The solar cell diode polarity, when generating current, is positive at the anode (that's why a single solar cell has such a low voltage). Thus, when dark, the battery will be seeing a series of forward biased diodes. This may cause a small current drain from the battery, depending upon the number of solar cells in series. I believe some solar cells have a forward biased diode in series with the output to prevent this drain.
 
The solar cell diode polarity, when generating current, is positive at the anode (that's why a single solar cell has such a low voltage). Thus, when dark, the battery will be seeing a series of forward biased diodes. This may cause a small current drain from the battery, depending upon the number of solar cells in series. I believe some solar cells have a forward biased diode in series with the output to prevent this drain.

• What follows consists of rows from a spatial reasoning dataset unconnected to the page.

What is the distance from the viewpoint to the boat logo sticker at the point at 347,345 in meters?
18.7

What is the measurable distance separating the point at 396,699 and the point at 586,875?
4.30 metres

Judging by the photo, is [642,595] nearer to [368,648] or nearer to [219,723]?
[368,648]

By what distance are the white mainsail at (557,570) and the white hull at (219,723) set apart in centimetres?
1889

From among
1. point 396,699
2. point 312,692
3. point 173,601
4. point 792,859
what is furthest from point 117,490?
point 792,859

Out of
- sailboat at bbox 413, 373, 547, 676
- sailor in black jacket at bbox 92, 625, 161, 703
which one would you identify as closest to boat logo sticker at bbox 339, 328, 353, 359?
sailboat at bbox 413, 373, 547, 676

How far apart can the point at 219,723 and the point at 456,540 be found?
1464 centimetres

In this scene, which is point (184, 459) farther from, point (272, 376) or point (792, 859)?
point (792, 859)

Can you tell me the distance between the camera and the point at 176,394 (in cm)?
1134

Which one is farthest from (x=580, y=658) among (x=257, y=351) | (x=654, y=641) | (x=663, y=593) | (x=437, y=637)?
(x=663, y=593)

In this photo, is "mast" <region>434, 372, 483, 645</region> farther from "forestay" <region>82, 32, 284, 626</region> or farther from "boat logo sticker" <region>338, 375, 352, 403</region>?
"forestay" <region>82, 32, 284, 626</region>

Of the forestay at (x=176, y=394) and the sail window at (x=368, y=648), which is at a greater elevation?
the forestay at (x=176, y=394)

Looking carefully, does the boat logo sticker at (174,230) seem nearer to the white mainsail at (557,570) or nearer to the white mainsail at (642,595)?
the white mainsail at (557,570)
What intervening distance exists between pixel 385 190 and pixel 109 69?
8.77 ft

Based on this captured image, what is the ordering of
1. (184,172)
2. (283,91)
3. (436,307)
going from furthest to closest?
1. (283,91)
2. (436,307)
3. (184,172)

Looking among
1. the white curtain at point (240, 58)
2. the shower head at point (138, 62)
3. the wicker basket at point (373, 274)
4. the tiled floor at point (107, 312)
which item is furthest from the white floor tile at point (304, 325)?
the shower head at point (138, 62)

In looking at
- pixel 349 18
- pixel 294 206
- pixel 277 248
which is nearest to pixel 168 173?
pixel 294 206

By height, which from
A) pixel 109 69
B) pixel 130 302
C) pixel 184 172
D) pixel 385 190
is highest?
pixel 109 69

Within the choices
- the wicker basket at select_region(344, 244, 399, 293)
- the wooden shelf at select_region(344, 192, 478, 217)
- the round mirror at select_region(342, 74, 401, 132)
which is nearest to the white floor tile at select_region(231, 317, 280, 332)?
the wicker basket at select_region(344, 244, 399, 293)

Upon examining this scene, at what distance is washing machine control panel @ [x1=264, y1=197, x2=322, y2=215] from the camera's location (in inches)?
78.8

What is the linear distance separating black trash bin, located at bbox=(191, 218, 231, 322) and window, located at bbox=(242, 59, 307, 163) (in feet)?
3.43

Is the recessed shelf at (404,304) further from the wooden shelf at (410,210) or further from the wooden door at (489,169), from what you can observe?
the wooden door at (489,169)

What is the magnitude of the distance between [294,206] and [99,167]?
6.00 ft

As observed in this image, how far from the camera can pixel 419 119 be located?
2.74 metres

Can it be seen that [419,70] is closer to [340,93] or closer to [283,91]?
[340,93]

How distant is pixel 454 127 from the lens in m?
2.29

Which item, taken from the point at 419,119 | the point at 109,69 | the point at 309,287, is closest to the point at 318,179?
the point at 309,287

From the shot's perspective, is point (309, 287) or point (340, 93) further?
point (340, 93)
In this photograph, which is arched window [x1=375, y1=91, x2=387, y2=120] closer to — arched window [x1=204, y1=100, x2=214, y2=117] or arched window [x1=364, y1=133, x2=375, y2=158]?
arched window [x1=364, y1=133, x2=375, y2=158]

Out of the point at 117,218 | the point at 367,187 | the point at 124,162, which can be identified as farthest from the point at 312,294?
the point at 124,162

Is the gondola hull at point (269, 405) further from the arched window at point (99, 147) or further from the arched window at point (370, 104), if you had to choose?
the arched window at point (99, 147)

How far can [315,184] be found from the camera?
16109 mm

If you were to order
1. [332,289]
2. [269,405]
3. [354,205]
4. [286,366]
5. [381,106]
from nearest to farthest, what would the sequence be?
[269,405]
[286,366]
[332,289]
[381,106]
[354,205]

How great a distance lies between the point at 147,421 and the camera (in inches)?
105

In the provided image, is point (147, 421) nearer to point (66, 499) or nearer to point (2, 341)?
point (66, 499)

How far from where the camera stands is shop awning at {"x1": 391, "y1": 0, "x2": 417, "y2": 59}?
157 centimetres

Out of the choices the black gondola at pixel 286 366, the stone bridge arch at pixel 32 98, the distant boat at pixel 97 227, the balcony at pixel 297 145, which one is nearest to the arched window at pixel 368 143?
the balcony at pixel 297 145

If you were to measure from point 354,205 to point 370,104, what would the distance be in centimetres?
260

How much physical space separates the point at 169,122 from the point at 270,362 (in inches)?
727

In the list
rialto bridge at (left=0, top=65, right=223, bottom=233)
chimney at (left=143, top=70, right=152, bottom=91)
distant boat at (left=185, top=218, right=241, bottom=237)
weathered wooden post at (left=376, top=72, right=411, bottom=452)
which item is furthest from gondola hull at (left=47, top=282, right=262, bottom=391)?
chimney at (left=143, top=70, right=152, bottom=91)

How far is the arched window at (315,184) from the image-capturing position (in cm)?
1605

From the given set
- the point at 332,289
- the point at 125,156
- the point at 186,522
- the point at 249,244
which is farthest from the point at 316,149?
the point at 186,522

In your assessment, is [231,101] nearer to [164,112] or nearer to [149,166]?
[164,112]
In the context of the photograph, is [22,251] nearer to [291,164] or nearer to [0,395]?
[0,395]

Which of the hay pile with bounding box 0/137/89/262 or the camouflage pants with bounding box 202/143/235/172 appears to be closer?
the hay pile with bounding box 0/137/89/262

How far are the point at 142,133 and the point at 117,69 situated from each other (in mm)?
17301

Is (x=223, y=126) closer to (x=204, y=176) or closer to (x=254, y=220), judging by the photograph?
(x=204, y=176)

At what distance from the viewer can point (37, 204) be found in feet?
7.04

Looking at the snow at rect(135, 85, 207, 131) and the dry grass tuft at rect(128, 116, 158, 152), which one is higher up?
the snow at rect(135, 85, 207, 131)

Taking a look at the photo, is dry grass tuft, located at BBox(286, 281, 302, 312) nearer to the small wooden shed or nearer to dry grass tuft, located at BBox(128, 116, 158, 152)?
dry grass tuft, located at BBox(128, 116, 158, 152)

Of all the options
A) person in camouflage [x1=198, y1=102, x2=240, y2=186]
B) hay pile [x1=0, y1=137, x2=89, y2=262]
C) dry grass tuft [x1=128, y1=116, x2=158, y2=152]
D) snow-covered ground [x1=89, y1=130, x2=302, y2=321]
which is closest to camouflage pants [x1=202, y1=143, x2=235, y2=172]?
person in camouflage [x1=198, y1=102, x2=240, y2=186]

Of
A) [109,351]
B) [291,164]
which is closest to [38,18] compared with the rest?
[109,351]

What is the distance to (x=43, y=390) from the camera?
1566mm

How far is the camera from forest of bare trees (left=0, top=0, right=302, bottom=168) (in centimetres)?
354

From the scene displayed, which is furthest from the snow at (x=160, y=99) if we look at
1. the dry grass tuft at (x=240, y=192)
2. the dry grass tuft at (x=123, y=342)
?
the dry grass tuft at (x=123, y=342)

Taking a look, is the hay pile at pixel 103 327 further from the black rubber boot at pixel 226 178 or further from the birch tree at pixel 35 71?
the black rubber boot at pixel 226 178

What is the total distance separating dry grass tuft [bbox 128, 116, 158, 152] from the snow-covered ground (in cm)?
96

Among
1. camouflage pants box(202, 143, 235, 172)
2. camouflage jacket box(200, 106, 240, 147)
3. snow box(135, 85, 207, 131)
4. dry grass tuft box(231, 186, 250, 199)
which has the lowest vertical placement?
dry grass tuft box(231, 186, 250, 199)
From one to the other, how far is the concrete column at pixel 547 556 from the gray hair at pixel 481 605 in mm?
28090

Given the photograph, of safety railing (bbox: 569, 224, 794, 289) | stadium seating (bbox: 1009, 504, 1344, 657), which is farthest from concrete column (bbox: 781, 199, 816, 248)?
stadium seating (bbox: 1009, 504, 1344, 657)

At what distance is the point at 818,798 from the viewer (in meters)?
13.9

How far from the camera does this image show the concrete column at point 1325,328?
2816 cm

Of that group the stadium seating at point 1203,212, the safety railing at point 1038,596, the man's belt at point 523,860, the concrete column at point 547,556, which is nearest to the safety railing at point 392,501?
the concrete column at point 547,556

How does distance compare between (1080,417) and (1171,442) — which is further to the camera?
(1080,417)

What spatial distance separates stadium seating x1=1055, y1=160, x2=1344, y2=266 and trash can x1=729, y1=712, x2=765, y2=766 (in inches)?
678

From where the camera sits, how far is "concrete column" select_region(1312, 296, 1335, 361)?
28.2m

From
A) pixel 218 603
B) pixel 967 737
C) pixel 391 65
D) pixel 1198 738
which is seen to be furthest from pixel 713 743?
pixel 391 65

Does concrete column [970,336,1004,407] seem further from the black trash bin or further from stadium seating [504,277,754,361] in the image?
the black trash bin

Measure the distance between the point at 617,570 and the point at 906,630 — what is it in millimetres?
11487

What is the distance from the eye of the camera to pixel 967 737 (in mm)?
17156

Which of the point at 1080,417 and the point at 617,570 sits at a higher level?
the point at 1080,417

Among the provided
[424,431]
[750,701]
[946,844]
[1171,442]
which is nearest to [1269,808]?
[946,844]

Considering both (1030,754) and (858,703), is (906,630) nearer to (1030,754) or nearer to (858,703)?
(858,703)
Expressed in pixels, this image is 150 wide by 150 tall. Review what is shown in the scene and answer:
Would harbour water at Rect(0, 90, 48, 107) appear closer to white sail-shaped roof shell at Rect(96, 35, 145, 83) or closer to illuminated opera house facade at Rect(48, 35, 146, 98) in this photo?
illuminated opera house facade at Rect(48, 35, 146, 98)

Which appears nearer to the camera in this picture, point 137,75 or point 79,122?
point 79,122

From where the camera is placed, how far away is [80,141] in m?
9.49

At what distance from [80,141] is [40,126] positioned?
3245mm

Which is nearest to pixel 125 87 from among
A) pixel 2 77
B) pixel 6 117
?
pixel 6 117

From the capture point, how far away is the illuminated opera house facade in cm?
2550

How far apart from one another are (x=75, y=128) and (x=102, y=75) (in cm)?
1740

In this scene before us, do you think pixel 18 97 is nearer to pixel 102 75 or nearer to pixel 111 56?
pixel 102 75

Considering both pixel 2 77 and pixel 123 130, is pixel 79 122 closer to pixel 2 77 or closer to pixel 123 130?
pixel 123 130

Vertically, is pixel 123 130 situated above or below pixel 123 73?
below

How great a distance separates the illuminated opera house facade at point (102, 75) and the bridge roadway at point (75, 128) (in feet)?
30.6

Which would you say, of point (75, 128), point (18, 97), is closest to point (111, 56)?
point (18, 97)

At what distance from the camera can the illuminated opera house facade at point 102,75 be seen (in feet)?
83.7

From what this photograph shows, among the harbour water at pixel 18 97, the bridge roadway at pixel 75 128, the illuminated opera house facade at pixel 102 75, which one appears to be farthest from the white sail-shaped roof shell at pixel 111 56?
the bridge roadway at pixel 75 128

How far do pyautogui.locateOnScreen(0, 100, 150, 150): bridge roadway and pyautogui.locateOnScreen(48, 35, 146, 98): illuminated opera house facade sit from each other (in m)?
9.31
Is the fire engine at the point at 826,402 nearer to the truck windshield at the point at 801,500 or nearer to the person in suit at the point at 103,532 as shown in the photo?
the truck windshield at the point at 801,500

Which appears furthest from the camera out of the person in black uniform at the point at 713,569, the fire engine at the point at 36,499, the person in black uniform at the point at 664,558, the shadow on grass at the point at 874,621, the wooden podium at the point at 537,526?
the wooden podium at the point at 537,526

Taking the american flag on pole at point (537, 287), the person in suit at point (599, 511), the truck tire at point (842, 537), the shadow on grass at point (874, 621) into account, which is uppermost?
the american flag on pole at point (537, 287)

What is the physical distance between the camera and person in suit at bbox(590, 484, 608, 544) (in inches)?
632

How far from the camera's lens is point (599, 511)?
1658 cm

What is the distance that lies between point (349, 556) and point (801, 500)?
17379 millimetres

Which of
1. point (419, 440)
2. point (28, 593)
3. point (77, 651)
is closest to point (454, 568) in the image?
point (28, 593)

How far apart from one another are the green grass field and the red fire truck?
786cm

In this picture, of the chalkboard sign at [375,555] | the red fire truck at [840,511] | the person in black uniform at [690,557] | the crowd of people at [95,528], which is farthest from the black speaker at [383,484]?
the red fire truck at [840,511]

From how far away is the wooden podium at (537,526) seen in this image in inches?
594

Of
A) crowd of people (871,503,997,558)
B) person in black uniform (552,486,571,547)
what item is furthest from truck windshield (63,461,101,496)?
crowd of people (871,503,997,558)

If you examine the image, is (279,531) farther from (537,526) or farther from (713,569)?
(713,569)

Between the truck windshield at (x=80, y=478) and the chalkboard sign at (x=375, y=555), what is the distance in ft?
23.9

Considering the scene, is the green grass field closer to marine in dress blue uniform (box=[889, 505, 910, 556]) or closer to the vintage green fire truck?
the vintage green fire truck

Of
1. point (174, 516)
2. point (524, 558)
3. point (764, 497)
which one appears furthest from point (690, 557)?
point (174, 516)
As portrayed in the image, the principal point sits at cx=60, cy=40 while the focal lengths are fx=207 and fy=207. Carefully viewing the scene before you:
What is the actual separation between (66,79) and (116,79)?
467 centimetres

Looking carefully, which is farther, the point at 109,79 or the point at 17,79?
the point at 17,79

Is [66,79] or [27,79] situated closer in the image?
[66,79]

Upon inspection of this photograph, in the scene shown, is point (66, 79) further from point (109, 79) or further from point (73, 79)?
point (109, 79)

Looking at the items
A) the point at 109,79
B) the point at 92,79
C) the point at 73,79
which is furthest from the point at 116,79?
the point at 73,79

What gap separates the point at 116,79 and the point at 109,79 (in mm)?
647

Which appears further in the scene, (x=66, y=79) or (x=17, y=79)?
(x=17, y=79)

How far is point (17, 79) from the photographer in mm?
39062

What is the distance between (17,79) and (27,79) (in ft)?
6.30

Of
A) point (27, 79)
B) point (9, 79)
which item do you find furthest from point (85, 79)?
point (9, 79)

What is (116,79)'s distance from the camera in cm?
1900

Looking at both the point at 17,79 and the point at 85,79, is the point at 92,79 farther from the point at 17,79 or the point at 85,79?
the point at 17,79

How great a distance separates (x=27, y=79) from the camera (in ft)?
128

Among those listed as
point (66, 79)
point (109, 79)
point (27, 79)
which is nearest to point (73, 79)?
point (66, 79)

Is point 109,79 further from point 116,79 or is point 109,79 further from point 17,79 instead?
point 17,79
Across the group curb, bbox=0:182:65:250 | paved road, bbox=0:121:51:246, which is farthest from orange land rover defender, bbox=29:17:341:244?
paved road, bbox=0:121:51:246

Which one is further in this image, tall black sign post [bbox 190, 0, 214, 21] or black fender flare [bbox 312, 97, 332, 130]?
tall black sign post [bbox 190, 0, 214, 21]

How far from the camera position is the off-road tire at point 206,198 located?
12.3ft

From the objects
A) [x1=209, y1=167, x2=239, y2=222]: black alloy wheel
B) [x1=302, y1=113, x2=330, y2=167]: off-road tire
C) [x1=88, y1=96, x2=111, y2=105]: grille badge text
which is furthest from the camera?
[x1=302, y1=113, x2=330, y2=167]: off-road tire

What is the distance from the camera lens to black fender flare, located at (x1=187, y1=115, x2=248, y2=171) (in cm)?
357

You're right. My bad. A Schottky diode in series with the solar cell is probably required.
 
How about this: Multiplex the solar cell with a 50% duty cycle, low frequency (e.g., 1Hz) multivibrator, driving two P-channel (or N-channel, if it is convenient to switch the low sides of the batteries) to switch between batteries. ...

Clever! Much easier and no loss of power due to proper current sensing. And the current pulses should have some anti-sulphating effects which seems useful given the OP's fear of a battery fail problem.

Only needs a couple of pfets and a logic chip which can do both 50:50 oscillator and inverter/driver?